Je suis heureuse, je vois le chemin parcouru, et je suis si fière, si fière de lui…
Mon fils n’est pas capricieux, mon fils n’est pas violent, c’est un enfant volontaire et
courageux, capable de savoir ce qui est bon pour lui, il sera autonome. C’est Possible !
Il a le droit d’être heureux comme tout un chacun, d’être reconnu et accepté
dans son intégrité. En tant que parent, qui ne souhaite pas le meilleur pour son enfant ?
Pourquoi devoir courber l’échine pour bénéficier d’un accompagnement au rabais ? Quel
sera le coût social de tant d’ignorance alors qu’un accompagnement adapté permettra à
beaucoup de personnes autistes d’être autonomes ?

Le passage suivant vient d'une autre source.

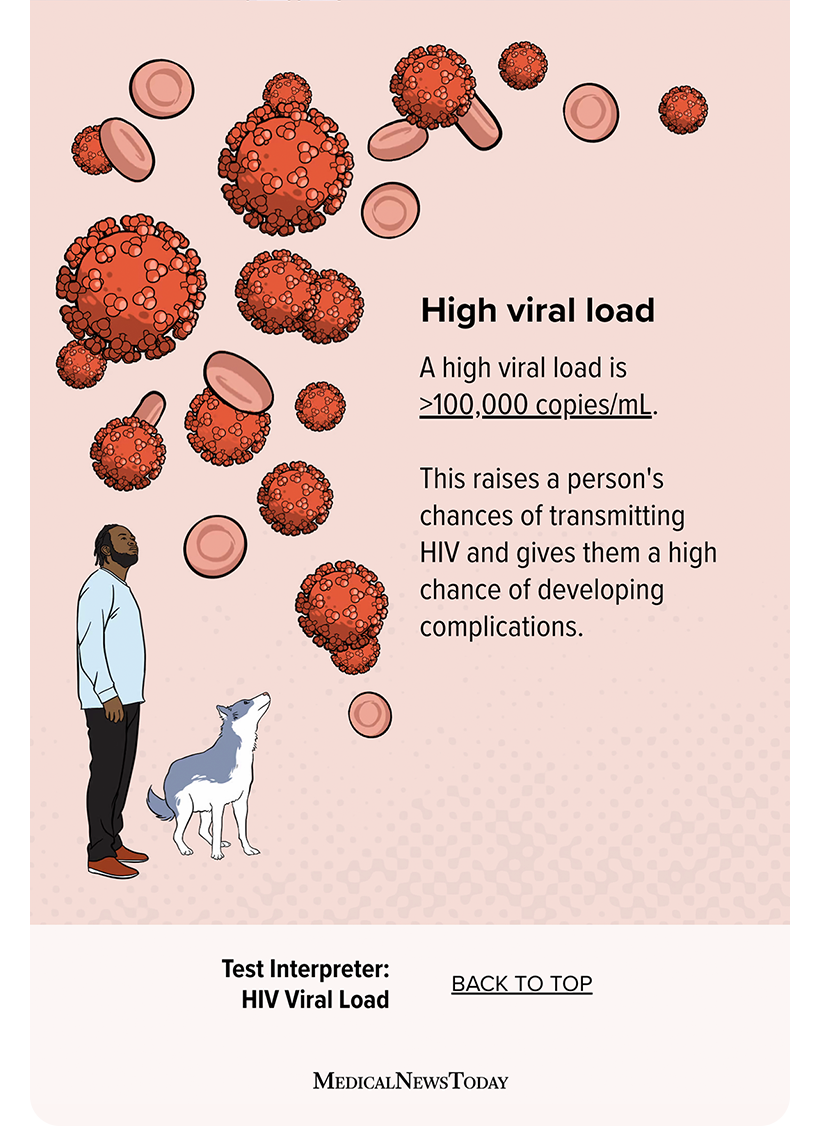 High viral load

A high viral load is >100,000 copies/mL.

This raises a person's chances of transmitting HIV and gives them a high chance of developing complications.

Test Interpreter: HIV Viral Load

BACK TO TOP

MEDICALNEWSTODAY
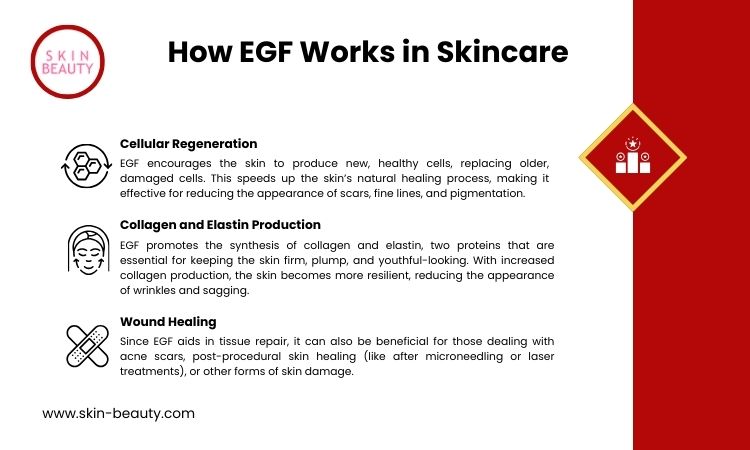 SKIN BEAUTY

How EGF Works in Skincare

Cellular Regeneration

EGF encourages the skin to produce new, healthy cells, replacing older, damaged cells. This speeds up the skin's natural healing process, making it effective for reducing the appearance of scars, fine lines, and pigmentation.

Collagen and Elastin Production

EGF promotes the synthesis of collagen and elastin, two proteins that are essential for keeping the skin firm, plump, and youthful-looking. With increased collagen production, the skin becomes more resilient, reducing the appearance of wrinkles and sagging.

Wound Healing

Since EGF aids in tissue repair, it can also be beneficial for those dealing with acne scars, post-procedural skin healing (like after microneedling or laser treatments), or other forms of skin damage.

www.skin-beauty.com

Je lutte contre l’autisme chaque seconde, et votre présence me prouve que je ne
suis pas seule, cotisez à l’association pour nous permettre de former des AVS, des
professionnels, monter des structures comme des Service d’Accompagnement Spécialisé
et de Soins A Domicile (SESSAD).
Et pour votre seule présence aujourd’hui, je vous accorde un 8. Pas un 18 ou un
28, le plus parfait des chiffres que Victor m’accorde quand son bonheur est complet, un
beau 8 plein d’espoir et de lumière.